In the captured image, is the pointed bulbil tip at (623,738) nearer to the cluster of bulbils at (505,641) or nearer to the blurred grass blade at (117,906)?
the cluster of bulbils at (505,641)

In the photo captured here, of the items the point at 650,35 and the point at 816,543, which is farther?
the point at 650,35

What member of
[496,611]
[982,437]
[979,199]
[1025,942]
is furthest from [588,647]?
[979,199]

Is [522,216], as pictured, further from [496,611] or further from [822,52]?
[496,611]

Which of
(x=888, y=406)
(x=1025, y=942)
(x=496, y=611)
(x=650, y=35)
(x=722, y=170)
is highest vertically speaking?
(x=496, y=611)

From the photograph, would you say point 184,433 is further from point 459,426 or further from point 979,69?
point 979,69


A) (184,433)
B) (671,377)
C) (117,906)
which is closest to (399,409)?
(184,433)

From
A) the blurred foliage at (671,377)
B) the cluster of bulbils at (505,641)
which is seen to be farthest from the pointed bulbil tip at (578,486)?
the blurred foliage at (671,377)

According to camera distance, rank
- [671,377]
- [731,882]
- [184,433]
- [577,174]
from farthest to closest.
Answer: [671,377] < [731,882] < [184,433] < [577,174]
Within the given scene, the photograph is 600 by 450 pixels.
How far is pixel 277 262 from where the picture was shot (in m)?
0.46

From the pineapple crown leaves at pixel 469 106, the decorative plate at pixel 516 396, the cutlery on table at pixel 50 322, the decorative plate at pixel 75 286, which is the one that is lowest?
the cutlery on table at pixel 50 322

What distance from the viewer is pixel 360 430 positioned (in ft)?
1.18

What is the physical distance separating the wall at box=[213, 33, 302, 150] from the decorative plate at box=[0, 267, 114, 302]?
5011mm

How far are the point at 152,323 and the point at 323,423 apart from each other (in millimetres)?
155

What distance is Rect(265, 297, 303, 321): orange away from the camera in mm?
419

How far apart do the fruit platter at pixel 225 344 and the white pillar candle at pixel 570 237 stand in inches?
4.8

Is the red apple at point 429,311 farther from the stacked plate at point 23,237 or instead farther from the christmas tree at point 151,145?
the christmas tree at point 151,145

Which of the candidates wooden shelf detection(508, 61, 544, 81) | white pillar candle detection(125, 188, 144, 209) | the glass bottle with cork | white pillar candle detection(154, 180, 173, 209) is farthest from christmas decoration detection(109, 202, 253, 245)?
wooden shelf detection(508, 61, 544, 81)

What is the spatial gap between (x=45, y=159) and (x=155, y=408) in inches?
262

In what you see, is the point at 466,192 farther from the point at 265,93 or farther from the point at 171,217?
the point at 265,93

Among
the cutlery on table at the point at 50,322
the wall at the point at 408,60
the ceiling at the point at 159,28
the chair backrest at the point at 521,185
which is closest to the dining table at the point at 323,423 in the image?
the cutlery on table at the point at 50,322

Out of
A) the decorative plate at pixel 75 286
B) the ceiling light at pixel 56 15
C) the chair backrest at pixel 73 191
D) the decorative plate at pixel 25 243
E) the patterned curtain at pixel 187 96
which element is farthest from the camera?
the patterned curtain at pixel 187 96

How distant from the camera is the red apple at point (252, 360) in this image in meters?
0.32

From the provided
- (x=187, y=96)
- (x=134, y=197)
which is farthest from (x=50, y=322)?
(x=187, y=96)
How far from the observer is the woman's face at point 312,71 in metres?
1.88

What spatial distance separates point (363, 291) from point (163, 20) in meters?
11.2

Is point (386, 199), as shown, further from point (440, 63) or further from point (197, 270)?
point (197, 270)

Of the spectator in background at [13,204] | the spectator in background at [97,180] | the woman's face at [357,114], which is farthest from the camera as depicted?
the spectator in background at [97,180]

========================================================================

## Task description
Return every entry verbatim.

## Output for this exercise
In the captured image, is the pointed bulbil tip at (623,738) nearer to the cluster of bulbils at (505,641) or nearer to the blurred grass blade at (117,906)?
the cluster of bulbils at (505,641)

In the photo captured here, of the items the point at 650,35 and the point at 816,543, which is farther?
the point at 650,35

What member of
[496,611]
[982,437]
[979,199]
[1025,942]
is furthest from [588,647]?
[979,199]

Is [522,216], as pictured, further from [496,611] or further from [822,52]?
[496,611]

Which of
(x=888, y=406)
(x=1025, y=942)
(x=496, y=611)
(x=650, y=35)
(x=722, y=170)
is highest vertically speaking?
(x=496, y=611)

From the photograph, would you say point 184,433 is further from point 459,426 or further from point 979,69?
point 979,69


A) (184,433)
B) (671,377)
C) (117,906)
which is closest to (399,409)?
(184,433)

From
A) the blurred foliage at (671,377)
B) the cluster of bulbils at (505,641)
which is seen to be farthest from the pointed bulbil tip at (578,486)?
the blurred foliage at (671,377)

According to camera distance, rank
- [671,377]
- [731,882]
- [184,433]
- [577,174]
from farthest to closest.
Answer: [671,377] < [731,882] < [184,433] < [577,174]
Within the given scene, the photograph is 600 by 450 pixels.
How far is pixel 277 262 from where the picture was shot (in m)?
0.46

From the pineapple crown leaves at pixel 469 106, the decorative plate at pixel 516 396, the cutlery on table at pixel 50 322, the decorative plate at pixel 75 286, which is the one that is lowest?
the cutlery on table at pixel 50 322

What distance from the viewer is pixel 360 430 positioned (in ft)?
1.18

What is the physical distance separating the wall at box=[213, 33, 302, 150] from the decorative plate at box=[0, 267, 114, 302]?
5011mm

How far are the point at 152,323 and the point at 323,423 apart from each other (in millimetres)?
155

What distance is Rect(265, 297, 303, 321): orange away from the camera in mm?
419

How far apart do the fruit platter at pixel 225 344 and the white pillar candle at pixel 570 237 stand in inches?
4.8

Is the red apple at point 429,311 farther from the stacked plate at point 23,237 or instead farther from the christmas tree at point 151,145?
the christmas tree at point 151,145

Which of the candidates wooden shelf detection(508, 61, 544, 81) | white pillar candle detection(125, 188, 144, 209) | the glass bottle with cork | white pillar candle detection(154, 180, 173, 209) is farthest from christmas decoration detection(109, 202, 253, 245)?
wooden shelf detection(508, 61, 544, 81)

What is the spatial gap between (x=45, y=159) and (x=155, y=408) in inches?
262

In what you see, is the point at 466,192 farther from the point at 265,93 or farther from the point at 171,217?
the point at 265,93

Among
the cutlery on table at the point at 50,322
the wall at the point at 408,60
the ceiling at the point at 159,28
the chair backrest at the point at 521,185
which is closest to the dining table at the point at 323,423 in the image?
the cutlery on table at the point at 50,322

Out of
A) the decorative plate at pixel 75 286
B) the ceiling light at pixel 56 15
C) the chair backrest at pixel 73 191
D) the decorative plate at pixel 25 243
E) the patterned curtain at pixel 187 96
which element is farthest from the camera?
the patterned curtain at pixel 187 96

How distant from the camera is the red apple at point (252, 360) in this image in meters?
0.32

From the provided
- (x=187, y=96)
- (x=134, y=197)
which is farthest from (x=50, y=322)?
(x=187, y=96)
How far from the observer is the woman's face at point 312,71 in metres?
1.88

What spatial distance separates point (363, 291) from point (163, 20) in meters?
11.2

Is point (386, 199), as shown, further from point (440, 63) or further from point (197, 270)?
point (197, 270)

Of the spectator in background at [13,204] | the spectator in background at [97,180] | the woman's face at [357,114], which is farthest from the camera as depicted?
the spectator in background at [97,180]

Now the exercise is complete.